Problem statement:
Continue the biography of Private Albert Cook from the point where it stops.

CWG: Private Albert Cook

Private Albert Cook

Albert William Cook was born on 29th August 1887, in the Somerset village of Chaffcombe. He was the oldest of six children – of which only three survived infancy – to William and Harriet Cook. William was a thatcher by trade, and moved his young family to nearby Chard when Albert was a youngster.

When he finished school, Albert found work as a wagoner for the local coal depot, Jarman & Co. War was on the horizon, however, and, at the start of 1915, he signed up to play his part for King and Country.

Private Cook joined the Somerset Light Infantry. While full details of his service are not available, his troop – the 1st Battalion – were heavily involved in the Second Battle of Ypres in the spring of 1915. While he seemed to have survived this, he was later injured, receiving a fractured skull and becoming paralysed on one side.

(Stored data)
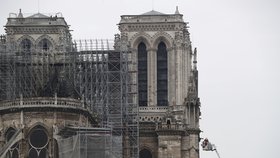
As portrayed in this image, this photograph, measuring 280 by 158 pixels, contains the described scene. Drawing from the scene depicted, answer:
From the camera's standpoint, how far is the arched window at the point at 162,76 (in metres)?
111

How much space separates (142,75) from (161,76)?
1.65 m

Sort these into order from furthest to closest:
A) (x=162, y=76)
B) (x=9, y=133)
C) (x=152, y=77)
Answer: (x=162, y=76) → (x=152, y=77) → (x=9, y=133)

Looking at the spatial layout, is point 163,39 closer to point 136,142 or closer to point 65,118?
point 136,142

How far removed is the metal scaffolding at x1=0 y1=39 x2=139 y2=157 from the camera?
103188 mm

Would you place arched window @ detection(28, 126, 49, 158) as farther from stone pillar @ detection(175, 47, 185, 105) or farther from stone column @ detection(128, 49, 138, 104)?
stone pillar @ detection(175, 47, 185, 105)

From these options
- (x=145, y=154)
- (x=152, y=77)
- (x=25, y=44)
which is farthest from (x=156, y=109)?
(x=25, y=44)

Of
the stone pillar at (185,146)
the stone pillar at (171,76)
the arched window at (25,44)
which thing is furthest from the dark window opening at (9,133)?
the stone pillar at (171,76)

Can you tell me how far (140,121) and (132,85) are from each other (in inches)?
133

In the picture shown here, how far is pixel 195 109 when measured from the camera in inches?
4333

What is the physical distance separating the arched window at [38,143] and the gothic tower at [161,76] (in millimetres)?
15317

Response to the task:
Albert was admitted to the Canadian No. 2 Stationary Hospital in Le Touquet, but subsequently evacuated to England for further treatment. He was operated on in a hospital in Birmingham, but his injuries proved too severe. He passed away on 3rd September 1915, and had just turned 28 years old.

Albert William Cook’s body was brought back to Somerset for burial. He was laid to rest in Chard Cemetery, not far from his family’s home.